About this task: From the records below, copy each line in which the string "stock" occurs.

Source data
_ _ _ _ _ _ _
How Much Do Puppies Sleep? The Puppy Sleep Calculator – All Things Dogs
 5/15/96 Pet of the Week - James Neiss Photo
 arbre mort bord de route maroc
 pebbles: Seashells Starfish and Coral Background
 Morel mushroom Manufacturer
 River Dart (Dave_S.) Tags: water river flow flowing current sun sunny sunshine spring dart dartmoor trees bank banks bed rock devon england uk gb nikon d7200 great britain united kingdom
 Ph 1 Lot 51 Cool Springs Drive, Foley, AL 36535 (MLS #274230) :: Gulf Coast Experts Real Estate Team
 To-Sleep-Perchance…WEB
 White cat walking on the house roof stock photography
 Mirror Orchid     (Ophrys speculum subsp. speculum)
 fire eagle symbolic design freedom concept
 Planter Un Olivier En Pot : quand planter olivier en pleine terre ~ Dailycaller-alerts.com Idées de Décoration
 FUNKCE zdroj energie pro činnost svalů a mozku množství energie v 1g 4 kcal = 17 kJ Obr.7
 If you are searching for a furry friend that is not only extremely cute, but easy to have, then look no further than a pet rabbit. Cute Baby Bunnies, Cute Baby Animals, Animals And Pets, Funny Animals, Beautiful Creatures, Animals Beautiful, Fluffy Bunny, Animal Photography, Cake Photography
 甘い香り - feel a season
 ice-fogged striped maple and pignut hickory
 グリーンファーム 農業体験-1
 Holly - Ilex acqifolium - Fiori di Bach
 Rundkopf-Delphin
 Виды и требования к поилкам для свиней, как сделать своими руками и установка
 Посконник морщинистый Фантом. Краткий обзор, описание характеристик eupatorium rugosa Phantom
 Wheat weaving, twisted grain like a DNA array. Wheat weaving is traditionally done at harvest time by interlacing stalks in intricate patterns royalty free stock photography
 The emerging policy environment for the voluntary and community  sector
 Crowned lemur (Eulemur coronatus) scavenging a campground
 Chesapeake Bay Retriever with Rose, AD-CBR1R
_ _ _ _ _ _ _
Result:
 White cat walking on the house roof stock photography
 Wheat weaving, twisted grain like a DNA array. Wheat weaving is traditionally done at harvest time by interlacing stalks in intricate patterns royalty free stock photography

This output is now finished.